こども食堂から築く共に生きる社会(10) 文・湯浅誠(認定NPO法人全国こども食堂支援センター・むすびえ理事長)

画・福井彩乃

誰かのために――その思いがバトンとなり、みんなが暮らしやすい地域に

前回、こども食堂は、私たちが「よい祖先になる」ために必要な取り組みで、それは私自身の経験から言ってもそう思うと書きました。今回は、その私の経験をお伝えしたいと思います。

私には障害のある兄がいることは以前の連載で書いたことがありますが、そのため、わが家にはボランティアさんが出入りしていました。兄のために来てくれるのですが、私もよく一緒に遊んでもらいました。その中に、有賀さんという人がいました。その方は、私が生まれて初めて出会った大学生でした。子どもから見ると大人ですが、親や学校の先生に比べると子どもです。子どもでも大人でもない新しい生き物のように思いました。有賀さんは、エラの張った四角い顔をしており、それも新鮮でした。彼のアパートに遊びに行ったこともありますが、土間で靴を脱ぎ、板敷きの廊下を通って各部屋に行くような、昔ながらの「下宿」で、貧乏学生のアパート暮らしというものを初めて知りました。何年もの間、私にとって大学生とは「有賀さんみたいな人たち」、大学とは「有賀さんみたいな人たちが行っているところ」でした。

高野さんという方もいました。この方は、私が生まれて初めて出会ったクリスチャンです。食事の前に「アーメン」と唱えるのを見たとき、私は「テレビドラマと一緒だ!」と驚きました。その高野さんは料理をする男性でした。私の父は一切料理をしませんでしたから、男性で料理をする人がいるというのも驚きでした。母親しか立ったことのない台所で、ややずんぐりむっくりとした体格の高野さんが料理している姿を初めて見たとき、とても奇妙な感覚になったのを覚えています。私は高野さんを通じて「男でも料理する人はいる。そういう人生もある」ということを知りました。

有賀さんにも高野さんにも、もう40年近く会っていませんが、私はお二人のことをよく覚えています。そして私は、自分が大学生になったとき、当たり前のようにボランティアをするようになりました。それは間違いなく、このお二人のようなボランティアの方たちの影響です。とてもよくしてもらい、大好きで、楽しかったからこそ、あのような経験を自分も他人に伝えたいと思いました。そして今、こうやってバトンが渡されていくのだと実感しています。

(保存済みの項目)
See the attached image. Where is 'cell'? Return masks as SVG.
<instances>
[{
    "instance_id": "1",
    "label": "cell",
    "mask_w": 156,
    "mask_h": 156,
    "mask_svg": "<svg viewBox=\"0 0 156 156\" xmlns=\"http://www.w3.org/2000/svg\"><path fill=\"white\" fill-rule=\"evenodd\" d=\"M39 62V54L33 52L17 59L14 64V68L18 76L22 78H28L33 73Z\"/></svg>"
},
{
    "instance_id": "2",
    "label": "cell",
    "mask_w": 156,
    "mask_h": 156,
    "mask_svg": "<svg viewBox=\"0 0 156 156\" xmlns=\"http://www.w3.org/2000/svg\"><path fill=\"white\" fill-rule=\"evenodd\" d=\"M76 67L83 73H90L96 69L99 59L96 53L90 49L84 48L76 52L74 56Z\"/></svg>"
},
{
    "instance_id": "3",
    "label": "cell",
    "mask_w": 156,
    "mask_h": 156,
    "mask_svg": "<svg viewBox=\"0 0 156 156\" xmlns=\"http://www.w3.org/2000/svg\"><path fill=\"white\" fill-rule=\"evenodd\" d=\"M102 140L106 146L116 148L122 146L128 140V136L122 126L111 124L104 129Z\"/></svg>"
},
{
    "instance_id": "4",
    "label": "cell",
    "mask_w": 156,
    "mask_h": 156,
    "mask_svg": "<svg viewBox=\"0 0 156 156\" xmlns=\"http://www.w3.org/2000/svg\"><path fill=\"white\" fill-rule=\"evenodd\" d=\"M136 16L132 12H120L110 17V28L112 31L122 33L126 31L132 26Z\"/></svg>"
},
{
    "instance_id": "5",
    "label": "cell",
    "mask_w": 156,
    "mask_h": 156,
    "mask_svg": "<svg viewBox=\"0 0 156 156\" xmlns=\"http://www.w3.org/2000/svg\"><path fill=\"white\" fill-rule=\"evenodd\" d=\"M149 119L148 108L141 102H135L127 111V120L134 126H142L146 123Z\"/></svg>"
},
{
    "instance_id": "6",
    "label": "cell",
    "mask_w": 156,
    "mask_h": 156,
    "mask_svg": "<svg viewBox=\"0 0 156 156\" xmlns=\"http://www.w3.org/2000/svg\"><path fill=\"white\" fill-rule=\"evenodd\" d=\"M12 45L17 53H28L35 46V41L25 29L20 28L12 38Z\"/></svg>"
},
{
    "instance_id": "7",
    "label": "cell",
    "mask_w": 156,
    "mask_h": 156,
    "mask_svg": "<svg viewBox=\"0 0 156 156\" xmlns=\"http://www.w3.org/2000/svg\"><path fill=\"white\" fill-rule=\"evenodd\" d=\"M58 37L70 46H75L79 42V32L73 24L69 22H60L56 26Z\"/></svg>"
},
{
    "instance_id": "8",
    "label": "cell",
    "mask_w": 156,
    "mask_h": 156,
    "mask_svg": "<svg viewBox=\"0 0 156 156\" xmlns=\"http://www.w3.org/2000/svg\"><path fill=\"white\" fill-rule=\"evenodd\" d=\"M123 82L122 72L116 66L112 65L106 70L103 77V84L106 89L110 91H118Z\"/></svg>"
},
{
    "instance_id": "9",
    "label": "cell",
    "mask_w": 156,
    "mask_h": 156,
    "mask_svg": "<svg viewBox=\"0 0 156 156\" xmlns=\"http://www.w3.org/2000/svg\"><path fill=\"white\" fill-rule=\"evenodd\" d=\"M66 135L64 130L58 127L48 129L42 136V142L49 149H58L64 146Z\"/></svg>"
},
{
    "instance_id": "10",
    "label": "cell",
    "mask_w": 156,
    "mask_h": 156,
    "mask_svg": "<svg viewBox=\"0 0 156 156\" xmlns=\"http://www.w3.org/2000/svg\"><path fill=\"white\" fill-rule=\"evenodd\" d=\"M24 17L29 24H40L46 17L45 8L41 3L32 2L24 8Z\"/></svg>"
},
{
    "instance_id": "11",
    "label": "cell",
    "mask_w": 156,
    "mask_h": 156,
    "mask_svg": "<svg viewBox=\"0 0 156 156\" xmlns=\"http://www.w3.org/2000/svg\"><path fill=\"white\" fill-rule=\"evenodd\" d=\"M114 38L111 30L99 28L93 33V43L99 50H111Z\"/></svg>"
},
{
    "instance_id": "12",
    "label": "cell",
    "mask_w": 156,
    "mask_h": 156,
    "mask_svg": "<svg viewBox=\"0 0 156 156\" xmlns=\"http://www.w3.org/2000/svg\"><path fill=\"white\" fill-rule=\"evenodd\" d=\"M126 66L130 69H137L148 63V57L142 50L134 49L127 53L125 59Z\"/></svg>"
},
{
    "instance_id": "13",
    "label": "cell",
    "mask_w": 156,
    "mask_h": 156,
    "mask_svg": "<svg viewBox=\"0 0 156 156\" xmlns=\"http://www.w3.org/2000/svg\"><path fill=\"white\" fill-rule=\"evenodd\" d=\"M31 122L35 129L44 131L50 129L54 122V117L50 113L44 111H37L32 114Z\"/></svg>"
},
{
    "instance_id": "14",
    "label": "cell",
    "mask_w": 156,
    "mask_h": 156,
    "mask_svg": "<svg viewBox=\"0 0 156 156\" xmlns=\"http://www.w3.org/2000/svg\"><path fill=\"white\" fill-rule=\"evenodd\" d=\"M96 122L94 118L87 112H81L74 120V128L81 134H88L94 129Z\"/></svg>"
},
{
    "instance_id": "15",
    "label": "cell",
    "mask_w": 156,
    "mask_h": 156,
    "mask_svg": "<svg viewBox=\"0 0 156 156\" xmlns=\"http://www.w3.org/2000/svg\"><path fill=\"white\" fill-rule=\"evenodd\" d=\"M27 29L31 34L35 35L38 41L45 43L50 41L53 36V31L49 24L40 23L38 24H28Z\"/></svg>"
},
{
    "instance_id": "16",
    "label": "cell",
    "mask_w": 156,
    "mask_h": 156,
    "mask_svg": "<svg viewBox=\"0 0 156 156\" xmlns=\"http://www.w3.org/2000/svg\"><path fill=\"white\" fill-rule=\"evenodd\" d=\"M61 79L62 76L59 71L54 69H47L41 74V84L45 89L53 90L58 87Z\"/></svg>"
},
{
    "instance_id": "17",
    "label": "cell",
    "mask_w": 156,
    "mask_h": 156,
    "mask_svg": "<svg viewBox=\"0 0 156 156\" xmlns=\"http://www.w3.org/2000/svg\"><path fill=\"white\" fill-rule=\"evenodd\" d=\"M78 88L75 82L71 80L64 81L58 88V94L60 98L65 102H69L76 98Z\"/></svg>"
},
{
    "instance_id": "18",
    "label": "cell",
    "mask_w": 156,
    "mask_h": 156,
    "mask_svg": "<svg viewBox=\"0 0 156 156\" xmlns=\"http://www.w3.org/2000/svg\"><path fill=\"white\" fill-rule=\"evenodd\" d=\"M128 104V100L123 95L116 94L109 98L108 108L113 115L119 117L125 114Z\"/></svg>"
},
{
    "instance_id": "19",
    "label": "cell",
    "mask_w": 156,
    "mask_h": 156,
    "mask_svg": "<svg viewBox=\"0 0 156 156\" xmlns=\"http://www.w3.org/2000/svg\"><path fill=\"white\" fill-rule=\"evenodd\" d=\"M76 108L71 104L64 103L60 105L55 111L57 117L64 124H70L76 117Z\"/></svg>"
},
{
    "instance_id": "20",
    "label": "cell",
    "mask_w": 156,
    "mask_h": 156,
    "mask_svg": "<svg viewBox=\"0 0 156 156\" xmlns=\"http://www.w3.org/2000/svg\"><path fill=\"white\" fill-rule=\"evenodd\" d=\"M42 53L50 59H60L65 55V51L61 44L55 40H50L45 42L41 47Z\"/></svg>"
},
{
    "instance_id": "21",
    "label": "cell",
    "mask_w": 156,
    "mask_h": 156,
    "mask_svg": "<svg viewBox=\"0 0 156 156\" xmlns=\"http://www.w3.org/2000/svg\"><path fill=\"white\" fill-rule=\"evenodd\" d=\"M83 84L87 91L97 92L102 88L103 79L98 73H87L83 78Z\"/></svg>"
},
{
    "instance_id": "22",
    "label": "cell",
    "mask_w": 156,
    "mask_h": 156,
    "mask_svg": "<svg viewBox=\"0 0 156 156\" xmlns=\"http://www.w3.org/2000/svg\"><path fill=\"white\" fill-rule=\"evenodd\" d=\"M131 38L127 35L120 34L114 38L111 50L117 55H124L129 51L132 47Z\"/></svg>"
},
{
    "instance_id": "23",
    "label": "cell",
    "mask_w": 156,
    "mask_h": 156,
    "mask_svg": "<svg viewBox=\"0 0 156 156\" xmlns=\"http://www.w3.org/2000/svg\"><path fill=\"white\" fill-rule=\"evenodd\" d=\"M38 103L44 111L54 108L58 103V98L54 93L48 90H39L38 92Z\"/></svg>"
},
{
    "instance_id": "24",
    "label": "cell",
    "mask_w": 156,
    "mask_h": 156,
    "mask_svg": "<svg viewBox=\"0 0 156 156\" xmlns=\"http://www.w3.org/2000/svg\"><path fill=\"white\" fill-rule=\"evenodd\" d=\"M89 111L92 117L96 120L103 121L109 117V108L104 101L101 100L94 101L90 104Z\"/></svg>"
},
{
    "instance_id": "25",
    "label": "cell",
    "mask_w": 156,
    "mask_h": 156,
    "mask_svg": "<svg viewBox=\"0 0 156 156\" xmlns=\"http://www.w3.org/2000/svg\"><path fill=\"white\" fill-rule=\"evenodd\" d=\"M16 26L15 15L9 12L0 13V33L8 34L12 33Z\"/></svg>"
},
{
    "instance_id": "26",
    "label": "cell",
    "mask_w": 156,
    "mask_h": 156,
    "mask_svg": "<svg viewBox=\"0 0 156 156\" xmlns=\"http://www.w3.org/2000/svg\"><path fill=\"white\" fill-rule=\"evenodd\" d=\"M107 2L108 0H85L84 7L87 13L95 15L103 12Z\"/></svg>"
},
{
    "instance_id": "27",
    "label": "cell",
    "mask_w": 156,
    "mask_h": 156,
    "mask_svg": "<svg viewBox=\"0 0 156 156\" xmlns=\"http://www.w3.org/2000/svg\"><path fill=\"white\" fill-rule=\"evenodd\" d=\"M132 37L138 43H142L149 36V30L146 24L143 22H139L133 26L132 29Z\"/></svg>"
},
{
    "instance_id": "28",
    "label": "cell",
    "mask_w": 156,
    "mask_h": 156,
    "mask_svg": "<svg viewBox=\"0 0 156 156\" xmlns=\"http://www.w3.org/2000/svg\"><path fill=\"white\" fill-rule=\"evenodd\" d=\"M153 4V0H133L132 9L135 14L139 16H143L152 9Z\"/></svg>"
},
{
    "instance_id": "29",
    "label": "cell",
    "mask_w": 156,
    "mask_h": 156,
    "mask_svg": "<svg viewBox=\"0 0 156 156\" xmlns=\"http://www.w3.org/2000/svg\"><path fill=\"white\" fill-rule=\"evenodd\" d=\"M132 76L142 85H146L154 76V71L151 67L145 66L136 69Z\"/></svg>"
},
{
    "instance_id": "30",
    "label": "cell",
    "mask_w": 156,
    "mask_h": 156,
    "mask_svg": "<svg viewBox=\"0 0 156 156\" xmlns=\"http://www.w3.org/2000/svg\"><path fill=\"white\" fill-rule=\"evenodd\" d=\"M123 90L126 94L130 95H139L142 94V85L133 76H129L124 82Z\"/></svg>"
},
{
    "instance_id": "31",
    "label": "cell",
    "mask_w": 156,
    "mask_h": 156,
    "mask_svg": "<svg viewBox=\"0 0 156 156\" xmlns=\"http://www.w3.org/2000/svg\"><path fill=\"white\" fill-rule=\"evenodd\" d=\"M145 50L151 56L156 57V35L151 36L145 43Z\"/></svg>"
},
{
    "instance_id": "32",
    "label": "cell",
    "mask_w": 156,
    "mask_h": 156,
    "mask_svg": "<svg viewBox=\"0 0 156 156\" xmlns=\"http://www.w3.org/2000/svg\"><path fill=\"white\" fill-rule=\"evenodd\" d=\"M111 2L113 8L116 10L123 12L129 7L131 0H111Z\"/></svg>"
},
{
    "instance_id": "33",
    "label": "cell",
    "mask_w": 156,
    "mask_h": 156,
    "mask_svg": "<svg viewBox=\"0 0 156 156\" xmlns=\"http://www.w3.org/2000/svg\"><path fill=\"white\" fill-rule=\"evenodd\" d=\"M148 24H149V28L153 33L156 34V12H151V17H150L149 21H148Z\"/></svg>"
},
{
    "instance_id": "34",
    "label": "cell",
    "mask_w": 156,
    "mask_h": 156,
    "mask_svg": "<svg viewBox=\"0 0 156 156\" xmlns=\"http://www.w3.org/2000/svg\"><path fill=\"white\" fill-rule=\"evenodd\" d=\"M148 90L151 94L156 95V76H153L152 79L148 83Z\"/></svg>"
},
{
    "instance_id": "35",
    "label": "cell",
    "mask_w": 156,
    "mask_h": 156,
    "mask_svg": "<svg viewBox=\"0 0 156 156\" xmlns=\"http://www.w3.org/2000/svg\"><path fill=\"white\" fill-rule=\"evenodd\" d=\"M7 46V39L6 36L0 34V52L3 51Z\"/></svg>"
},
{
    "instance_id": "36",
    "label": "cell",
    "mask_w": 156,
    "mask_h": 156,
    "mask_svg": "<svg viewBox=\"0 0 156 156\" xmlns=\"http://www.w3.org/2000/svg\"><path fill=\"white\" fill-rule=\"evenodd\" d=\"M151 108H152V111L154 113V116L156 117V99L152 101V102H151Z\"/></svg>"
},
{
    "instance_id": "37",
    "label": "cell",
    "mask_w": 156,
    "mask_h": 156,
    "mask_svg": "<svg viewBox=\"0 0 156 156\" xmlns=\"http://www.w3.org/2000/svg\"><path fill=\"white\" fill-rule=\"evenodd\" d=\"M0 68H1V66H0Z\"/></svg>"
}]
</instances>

● 取り組む内容:
こども食堂についてのコラムを、最後の文の後から書き継ぐ。

● 課題への回答:
私自身がこうした体験をしているので、前回紹介した小学校3年生の女の子も、地域のために一肌脱ぐ大人になっていくのではないかと思うのです。そして、有賀さんや高野さんが小さい頃の私と兄にとてもよくしてくれた恩人、「よき祖先」であるように、滋賀のこども食堂の方も、その子にとっての「よき祖先」になるだろう、と思うのです。

近年、「持続可能な開発目標」(SDGs)について話題にするとき、環境問題を挙げて語られることが少なくありません。ペットボトルをリサイクルする、食品ロスを減らす、使い捨てをしない……そうした生活を実践することはとても大事なことです。しかし、「よき祖先」になるための取り組みは、それだけではありません。誰かを支え、その誰かが他の誰かを支えるきっかけになるようなバトンの受け渡し、人と人とのつながりをつくること――それも立派なSDGsだと思います。(つづく)

プロフィル

ゆあさ・まこと 1969年、東京都生まれ。東京大学法学部を卒業。社会活動家としてホームレス支援に取り組み、2009年から3年間内閣府参与を務めた。現在、東京大学先端科学技術研究センター特任教授、全国こども食堂支援センター・むすびえ理事長。これまでに、「こども食堂安心・安全プロジェクト」でCampfireAward2018を受賞した。